Può sembrarvi fantascienza, è semplicemente la realtà del mercato. Che tutti gli operatori conoscono. Che le Banche centrali conoscono. Che i regolatori conoscono. Che i Governi, attraverso il Tesoro, conoscono. E tutti tacciono. Perché allora questo sovrappiù di preoccupazione, al primo stormir di Borsa e al primo colpo di coda dei rendimenti obbligazionari, tale quest’ultimo da mandare in soffitta l’ipotesi di taglio dei tassi Fed a giugno?
Semplice, perché Intel ieri ha comunicato qualcosa come 7 miliardi di dollari di perdita operativa da parte della sua unità dedicata alla produzione di microchip. Insomma, l’architrave della bolla scricchiola. Nel frattempo, il Governo statunitense ha confermato di aver sospeso l’attività di riempimento delle riserve strategiche di petrolio a causa dell’aumento del prezzo del greggio. Il quale è sì salito sopra gli 85 dollari al barile dopo che Israele ha ben pensato di ampliare ancora un po’ lo spettro di escalation del conflitto, ma, di fatto, vede il suo rally apparentemente on fire solo da due giorni. Dopo mesi di totale indifferenza alle minacce di tagli alla produzione dell’Opec+. In compenso, il prezzo della benzina alla pompa negli Usa non gioca a favore della campagna elettorale di Joe Biden. Mentre fa felicissimo Donald Trump. Contemporaneamente, la messicana Pemex ha cancellato 436.000 barili di petrolio destinati all’export nel mese di aprile, ufficialmente per stabilizzare la domanda interna. Ma, soprattutto, ecco che dalla Russia arriva la notizia di un attacco con droni ucraini che avrebbe colpito il cuore della principale raffineria della Taneco, un’unità che da sola garantisce oltre la metà della produzione annuale di greggio, qualcosa come 17 milioni di tonnellate o 340.000 barili al giorno. Mentre Israele, di fatto, attacca uno dei membri anziani dell’Opec attraverso il proxy siriano. Chi non ha ancora detto una parola o prospettato una sola mossa? L’Arabia Saudita. La quale attende. Probabilmente, ciò che la Cina comunicherà ai suoi alleati dopo l’incontro fra Xi Jinping e Joe Biden.
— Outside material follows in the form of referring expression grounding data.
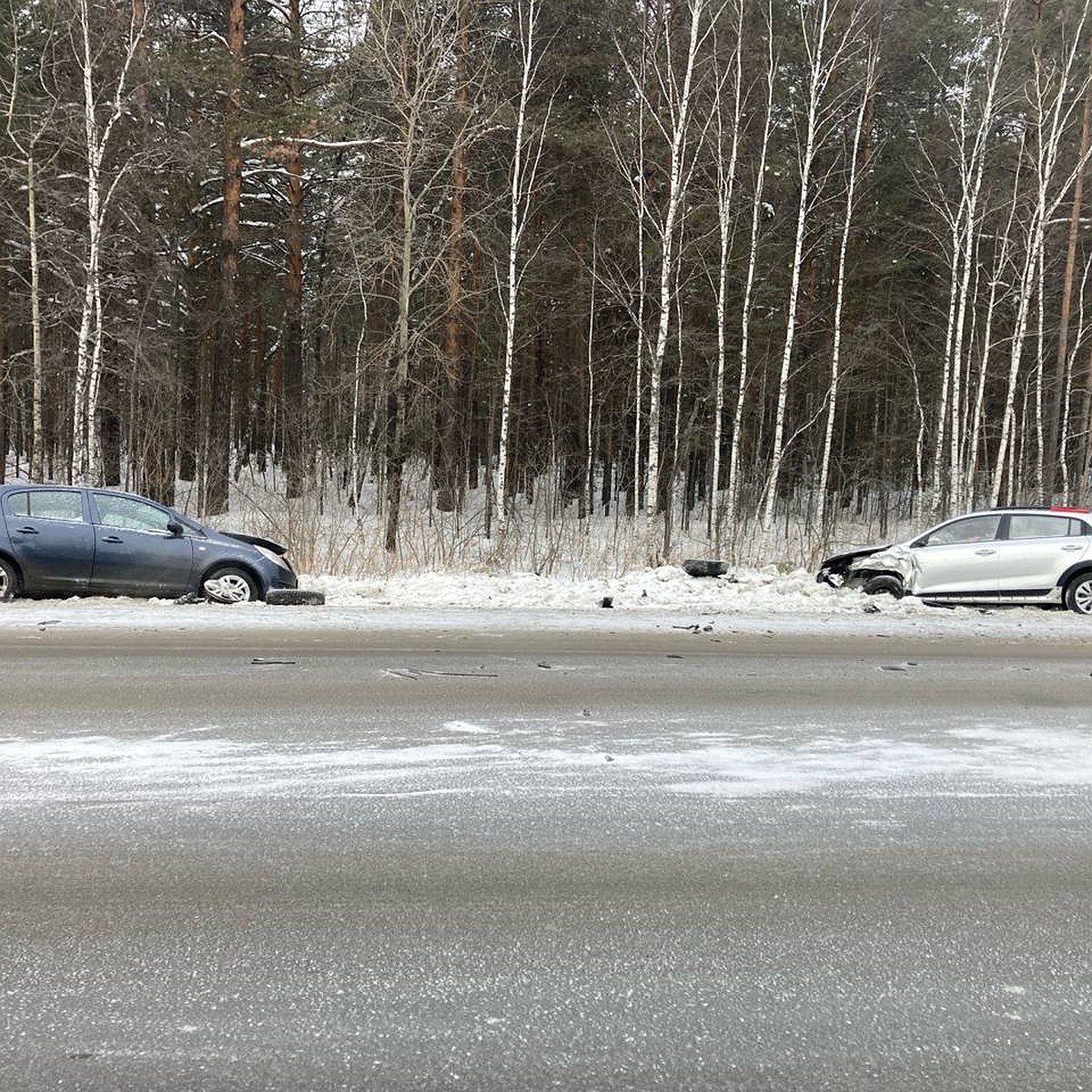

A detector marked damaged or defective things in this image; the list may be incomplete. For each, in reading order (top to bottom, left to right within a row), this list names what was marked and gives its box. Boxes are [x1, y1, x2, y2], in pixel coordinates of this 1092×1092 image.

detached car wheel [0, 561, 16, 601]
crashed vehicle [0, 488, 297, 604]
detached car wheel [203, 564, 258, 604]
detached car wheel [863, 571, 903, 597]
crashed vehicle [815, 506, 1092, 612]
detached car wheel [1063, 571, 1092, 615]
Davvero pensate che il mercato non sia manipolato? Davvero pensate che il Qe sia salvifico e senza costi, come vi dicono alcuni economisti che ultimamente parlano di tutto, tranne che di economia? I costi ci sono. Alcuni sono anche visibili. E immediati. Sono stesi a terra a Gaza. O in Ucraina. Pensate ancora che io sia un complottista, uno che vede ovunque la Spectre? Vi sembra assolutamente casuale quanto sta accadendo, una pura coincidenza, le tessere di un mosaico che si incastrano alla perfezione per assoluta e fortuita bizzarria del fato? Se sì, meglio per voi. Vivrete più sereni questi tempi che ci attendono. Gli altri, invece, smettano di guardare alla Borsa come al termometro. Perché in realtà, le equities sono la febbre. E le Banche centrali soltanto una pezza bagnata sulla fronte che offre sollievo. Ma certamente non la cura.